The `appName` parameter is a name for your application to show on the cluster UI. `master` is a Spark, Mesos or YARN cluster URL, or a special “local” string to run in local mode. In practice, when running on a cluster, you will not want to hardcode `master` in the program, but rather launch the application with spark-submit and receive it there. However, for local testing and unit tests, you can pass “local” to run Spark in-process.

– Quote from the Spark Programming Guide.

If you follow the installation guide, and write your code in PySpark shell with Jupyter Notebook as its front end, you don’t have to worry about the SparkContext object yet, because PySpark shell will create it for you.

To submit your code, you need to create a SparkContext object sc. It is important that you don’t set master and appName parameters when you create a SparkContext object. The homework submission server will set them in the submission script.

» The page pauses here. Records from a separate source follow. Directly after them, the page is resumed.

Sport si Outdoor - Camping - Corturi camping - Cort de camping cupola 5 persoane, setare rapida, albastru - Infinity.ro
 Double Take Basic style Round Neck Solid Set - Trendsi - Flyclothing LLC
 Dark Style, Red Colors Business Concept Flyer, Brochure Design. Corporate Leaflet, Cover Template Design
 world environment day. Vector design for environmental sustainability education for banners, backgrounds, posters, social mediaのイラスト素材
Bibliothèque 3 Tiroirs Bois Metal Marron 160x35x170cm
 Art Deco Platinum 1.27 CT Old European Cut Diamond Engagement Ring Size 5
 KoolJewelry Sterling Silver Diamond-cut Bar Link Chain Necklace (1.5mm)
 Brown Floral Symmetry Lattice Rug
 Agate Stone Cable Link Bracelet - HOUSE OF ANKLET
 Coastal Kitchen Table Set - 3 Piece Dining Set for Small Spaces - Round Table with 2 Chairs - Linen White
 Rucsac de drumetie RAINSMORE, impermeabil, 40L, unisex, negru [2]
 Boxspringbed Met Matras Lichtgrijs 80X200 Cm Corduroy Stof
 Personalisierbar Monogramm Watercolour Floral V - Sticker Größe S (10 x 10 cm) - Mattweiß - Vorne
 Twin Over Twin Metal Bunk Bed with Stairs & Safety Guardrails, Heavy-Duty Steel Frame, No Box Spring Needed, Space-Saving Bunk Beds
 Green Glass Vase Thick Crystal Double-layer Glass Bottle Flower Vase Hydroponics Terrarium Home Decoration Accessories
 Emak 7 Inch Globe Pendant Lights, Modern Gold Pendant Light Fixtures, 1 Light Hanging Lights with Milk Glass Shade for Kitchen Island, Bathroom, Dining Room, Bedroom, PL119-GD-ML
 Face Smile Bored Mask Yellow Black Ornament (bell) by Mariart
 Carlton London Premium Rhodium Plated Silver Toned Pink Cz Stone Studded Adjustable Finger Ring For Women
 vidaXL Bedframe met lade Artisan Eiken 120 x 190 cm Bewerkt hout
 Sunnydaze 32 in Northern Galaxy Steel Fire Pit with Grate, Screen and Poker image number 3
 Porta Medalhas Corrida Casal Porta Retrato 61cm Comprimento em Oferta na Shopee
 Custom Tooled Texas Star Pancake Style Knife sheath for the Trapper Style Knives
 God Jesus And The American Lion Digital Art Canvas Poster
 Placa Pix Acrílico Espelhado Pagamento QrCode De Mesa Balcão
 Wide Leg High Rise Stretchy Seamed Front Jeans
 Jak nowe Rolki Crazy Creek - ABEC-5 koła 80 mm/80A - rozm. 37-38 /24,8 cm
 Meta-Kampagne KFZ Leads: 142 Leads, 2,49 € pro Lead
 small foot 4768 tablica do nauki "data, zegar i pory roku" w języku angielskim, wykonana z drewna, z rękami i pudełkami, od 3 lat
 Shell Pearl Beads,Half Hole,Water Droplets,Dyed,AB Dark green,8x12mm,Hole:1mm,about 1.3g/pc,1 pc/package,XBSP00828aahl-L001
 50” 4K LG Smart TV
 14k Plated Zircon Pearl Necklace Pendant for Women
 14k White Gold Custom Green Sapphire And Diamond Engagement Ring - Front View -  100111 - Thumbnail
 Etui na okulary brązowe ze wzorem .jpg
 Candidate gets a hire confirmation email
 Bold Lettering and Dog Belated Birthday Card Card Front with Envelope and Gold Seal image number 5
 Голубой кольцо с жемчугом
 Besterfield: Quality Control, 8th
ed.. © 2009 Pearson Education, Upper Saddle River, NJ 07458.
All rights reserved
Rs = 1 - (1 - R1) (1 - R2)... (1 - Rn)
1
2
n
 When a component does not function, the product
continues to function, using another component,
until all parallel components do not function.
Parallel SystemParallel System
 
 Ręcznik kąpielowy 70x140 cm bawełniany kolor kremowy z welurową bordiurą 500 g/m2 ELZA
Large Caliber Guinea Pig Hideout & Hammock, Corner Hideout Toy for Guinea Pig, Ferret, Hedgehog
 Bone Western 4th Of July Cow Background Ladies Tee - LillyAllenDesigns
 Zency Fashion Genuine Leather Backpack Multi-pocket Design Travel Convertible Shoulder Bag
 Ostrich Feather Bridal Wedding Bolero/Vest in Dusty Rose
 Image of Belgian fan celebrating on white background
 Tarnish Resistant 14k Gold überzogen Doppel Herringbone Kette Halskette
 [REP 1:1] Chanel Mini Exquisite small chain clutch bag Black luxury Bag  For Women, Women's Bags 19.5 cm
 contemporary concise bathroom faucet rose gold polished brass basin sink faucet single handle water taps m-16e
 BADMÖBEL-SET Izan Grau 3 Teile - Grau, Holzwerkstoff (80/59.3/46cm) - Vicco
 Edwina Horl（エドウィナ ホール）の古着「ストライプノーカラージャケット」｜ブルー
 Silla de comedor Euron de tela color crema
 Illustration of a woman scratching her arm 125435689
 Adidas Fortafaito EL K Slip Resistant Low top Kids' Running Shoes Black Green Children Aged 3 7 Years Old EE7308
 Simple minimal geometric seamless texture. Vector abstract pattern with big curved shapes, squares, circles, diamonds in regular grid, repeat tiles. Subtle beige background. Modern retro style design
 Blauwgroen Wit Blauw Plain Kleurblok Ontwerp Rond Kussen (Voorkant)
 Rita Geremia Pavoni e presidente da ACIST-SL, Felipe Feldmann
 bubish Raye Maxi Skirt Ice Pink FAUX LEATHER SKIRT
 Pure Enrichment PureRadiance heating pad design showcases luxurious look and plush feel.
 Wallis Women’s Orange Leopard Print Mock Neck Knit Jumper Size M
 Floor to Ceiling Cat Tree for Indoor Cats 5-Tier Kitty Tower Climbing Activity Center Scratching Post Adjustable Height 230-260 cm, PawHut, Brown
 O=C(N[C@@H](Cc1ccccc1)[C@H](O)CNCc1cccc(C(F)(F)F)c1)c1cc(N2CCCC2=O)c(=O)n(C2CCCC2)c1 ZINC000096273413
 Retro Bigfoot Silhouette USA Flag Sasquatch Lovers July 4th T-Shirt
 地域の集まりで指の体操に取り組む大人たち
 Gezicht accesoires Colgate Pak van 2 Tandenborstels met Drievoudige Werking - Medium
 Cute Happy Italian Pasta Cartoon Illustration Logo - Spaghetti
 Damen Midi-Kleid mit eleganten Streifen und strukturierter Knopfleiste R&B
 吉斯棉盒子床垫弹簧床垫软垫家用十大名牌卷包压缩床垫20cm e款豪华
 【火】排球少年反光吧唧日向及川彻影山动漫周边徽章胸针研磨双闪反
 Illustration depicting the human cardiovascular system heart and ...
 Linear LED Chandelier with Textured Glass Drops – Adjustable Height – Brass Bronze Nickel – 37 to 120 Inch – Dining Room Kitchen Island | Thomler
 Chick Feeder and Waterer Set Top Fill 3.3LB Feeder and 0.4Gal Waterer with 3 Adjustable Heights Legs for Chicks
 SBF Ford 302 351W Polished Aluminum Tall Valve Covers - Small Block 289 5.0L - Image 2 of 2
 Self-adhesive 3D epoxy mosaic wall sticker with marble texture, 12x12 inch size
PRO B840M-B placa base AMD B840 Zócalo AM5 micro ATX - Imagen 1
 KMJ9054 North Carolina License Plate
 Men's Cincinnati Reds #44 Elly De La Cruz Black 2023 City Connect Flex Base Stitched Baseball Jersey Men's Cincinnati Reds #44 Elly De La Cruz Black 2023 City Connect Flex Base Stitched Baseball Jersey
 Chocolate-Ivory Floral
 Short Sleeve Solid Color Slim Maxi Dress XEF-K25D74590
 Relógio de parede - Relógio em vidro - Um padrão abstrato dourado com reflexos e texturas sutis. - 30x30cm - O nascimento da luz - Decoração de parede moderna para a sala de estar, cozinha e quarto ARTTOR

If you want to test your .py file on your computer, you can use the bin/spark-submit script:

$SPARK_PATH/bin/spark-submit --master local[2] <your_python_file>

In this way, Spark will know you want to run your code locally. It will crush if you simply run it by python <your_python_file>, because it cannot find the master server.

Environment

The testing environment uses Spark 1.6.1, Hadoop 2.4.0, and Python 2.6.9. Besides Python standard libraries, it has also installed numpy, scipy, pandas, and ujson.

Master URL

We use bin\spark-submit to submit your programs to the Spark cluster. We will set the master URL as a prameter of bin\spark-submit. So please don’t set master URL in your program.

Input/Output

Input

The input will be read from HDFS on the homework submission server. We will provide an URL for the input file which should be used to replace the local file path you used in local testings. The input URL for homework 1 is announced on Piazza. For later homework, we will provide it with homework description.

Output

Please print your output to stdout. We will compare the stdout of your program to our solution and grade your homework.

You can send debug messages to stderr. We will provide you the output in stderr. Note that Spark will also send its logs to stderr, so you are going to see a lot more than what you program to print. The grading system will ignore outputs to stderr.